Iron Man sees off the Guardians of the Galaxy, returning to their own century with the help of the Collector’s machinery. Beast and Vision wish Wonder Man well as he packs to leave Avengers Mansion. Wasp sees off her husband Yellowjacket, who is happy to return to his lab full-time. Hawkeye is frustrated that he has to leave. The others to leave almost right away are Captain Marvel and Ms. Marvel, Black Panther, Black Widow and Hercules, and Moondragon, albeit off panel, without saying any good-byes. Scarlet Witch then drops unconscious just as her brother did, and Don Blake explains the results of Quicksilver’s diagnosis. Everything in their bodies has stopped, but no deterioration normally associated with death has started. While the twin Avengers aren’t technically dead, he cannot say that they are alive either.
In a run-down boarding house the old man that arrived in the cab goes into his room and unpacks his bag, talking to his “little ones,” expressing that he will not allow them to run away again, for they are his children, and he removes two birdcages with living wooden dolls that are Quicksilver and the Scarlet Witch!
The story is straight-forward with only one real sub-plot working through this story. While it is simple, it works to the detriment and the benefit of the story. It is easy to follow, but it doesn’t allow for some more nuanced issues to be addressed. It is not explained until nearly 2/3 of the way through why all of these heroes are gathered together in Avengers Mansion to start with, and then it is only referred to that the Guardians of the Galaxy helped against “the Enemy.” It is assumed that everyone reading has read the few issues leading up to this. There are also several heroes that have much better things to be doing than being an Avenger.
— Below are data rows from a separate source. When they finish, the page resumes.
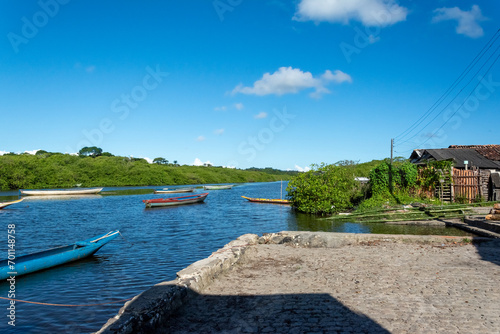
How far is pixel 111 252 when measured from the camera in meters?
14.0

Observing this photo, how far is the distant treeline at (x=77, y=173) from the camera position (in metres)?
65.1

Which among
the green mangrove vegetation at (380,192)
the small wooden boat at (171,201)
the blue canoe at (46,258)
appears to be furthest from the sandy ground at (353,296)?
Answer: the small wooden boat at (171,201)

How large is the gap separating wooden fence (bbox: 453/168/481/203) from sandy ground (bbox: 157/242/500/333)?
13586 mm

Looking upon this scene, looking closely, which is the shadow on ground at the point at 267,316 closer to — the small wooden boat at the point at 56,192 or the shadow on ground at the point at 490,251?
the shadow on ground at the point at 490,251

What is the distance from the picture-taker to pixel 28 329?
6.93 metres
The reasoning for the limiting of the Avengers roster is quite logical, and Gyrich is written as the perfect foil for government regulation. However, the handling of it is from a very conservative direction, when viewing through modern eyes. I do not claim to know David Michelinie’s political affiliation. My analysis is based on a few observations.
- The government bureaucracy is the villain in this story, and it cannot be reasoned with.
- Whenever the government is there, it is in charge.
- Affirmative Action is forced upon the team as if it is a bad thing.
- The heroes in the majority argue that they are the minority.
Again, I could be reading too much into this, but from a modern perspective, that is how it is perceived.
Now the art by John Byrne is some of his best from the era, and every detail is there in both interiors and exteriors. The characters all seem unique with individual personalities. His Quicksilver remains one of my favorite versions of the character. The group shot inside almost perfectly mirrors the cover, but is entirely unique, and possibly a better drawing. I like the look of this period of the Avengers and it’s amazing that at this same time, Byrne was also doing Uncanny X-Men.
Artistically, my biggest problem with the artwork is the color. The reds, greens and blues are almost identical, and in shots where Iron Man, Wonder-Man, Vision, and/or Scarlet Witch are together, it gets a bit monotonous. There is a shot of the Wasp that is very well colored, despite the limitations of printing technology at the time.
Overall, it’s a good issue with minor flaws. However, it does come across as very dated and rooted in the 1970s.